The Amazing Story of the Man Who Cycled from India to Europe for Love

by Per J Andersson

This book was recommended to me, I think, by a fellow Bahá’í.  I can see why it would appeal: the story is one of hope, a journey to self-knowledge and to realising a dream in the face of adversity.

PK is an Indian, born in an Orissa village to a father of the ‘untouchable’ caste and a mother from a jungle tribe.  In his childhood and youth he is constantly ostracised, bullied and pushed aside because of his low birth. Despite these setbacks, PK establishes himself as a successful portrait artist, earning his keep (although living from hand to mouth) and earning also the attention and respect of people in elevated positions.

It is while sketching in Connaught Place in New Delhi, and mixing with the many European hippies who have trekked across Europe and Asia to experience what they perceived to be a less materialistic culture, that PJ meets the Swedish girl Lotta in 1975.  They fall in love; she returns to Sweden; and PK embarks on a journey, mostly by bicycle, to rejoin her in her home country.  They marry, raise a family, and live on in Sweden to this day.


In general, I am not attracted to books with long titles such as this one.  It strikes me that the author can’t be bothered to think of a catchy, short phrase.  But maybe the short phrases have mostly been used already!  In any case, I was not expecting to enjoy this book as much as I did.  PK’s optimism (in general – though he experienced some very low episodes in his life) and his self-belief are heart-warming.

Per J Andersson has embellished PK’s narrative (based, we are led to assume, largely on his diaries) sensitively and with grace.  There a short descriptions of place that help to bring the story to life, as well as insights into PK’s feelings at various points in the story.  Lotta’s character is not developed much. The accounts of PK’s early life are interspersed with short passages telling the reader of Lotta’s fascination with India from an early age and her determination to travel there.  But we learn little if anything about who she is.  That she loves PK and is prepared to wait for him is evident from his story; and there is a touching episode, shortly after his arrival in Sweden, where the two of them meet a Swedish admirer of Lotta’s who almost succeeds in putting PK off, until Lotta reassures him that she wants to be with him and not Bengt.
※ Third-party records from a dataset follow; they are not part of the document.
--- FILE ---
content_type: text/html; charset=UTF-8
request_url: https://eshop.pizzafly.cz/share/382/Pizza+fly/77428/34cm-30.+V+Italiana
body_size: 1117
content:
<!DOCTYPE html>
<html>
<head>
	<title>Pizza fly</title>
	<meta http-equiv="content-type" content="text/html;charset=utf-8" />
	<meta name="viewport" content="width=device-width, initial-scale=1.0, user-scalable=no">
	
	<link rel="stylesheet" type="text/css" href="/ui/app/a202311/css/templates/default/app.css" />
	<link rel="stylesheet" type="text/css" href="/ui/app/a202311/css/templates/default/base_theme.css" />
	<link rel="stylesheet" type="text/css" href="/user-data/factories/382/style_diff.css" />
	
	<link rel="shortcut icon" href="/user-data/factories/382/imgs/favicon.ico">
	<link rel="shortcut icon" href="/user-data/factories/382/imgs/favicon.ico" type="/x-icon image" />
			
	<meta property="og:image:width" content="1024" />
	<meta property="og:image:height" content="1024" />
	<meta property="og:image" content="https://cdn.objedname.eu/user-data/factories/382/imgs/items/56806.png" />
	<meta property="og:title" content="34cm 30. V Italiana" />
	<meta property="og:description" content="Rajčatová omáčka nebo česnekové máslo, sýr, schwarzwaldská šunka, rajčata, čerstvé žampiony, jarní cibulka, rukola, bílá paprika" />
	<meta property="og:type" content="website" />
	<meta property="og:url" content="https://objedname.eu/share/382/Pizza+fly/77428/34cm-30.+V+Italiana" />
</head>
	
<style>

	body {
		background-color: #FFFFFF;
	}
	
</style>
Other characters, too, are just sketched in.  PK believes in fate and in karma, though he also recognises that you have to make your own way in life and seize opportunities.  He comes across as sensitive to others but also driven to achieve what he has set out to do, when his circumstances permit it.  He meets powerful and influential people, some of whom help him in his personal life (e.g. by allowing him to move from his shabby room and use a comfortable apartment), but he appears to take these encounters as steps along the path of life, and has few expectations of further assistance from any quarter.

This is most definitely a ‘feel-good’ book, but one which does not shy away from depicting the treatment of lower caste Indians and arguing, passionately, their cause.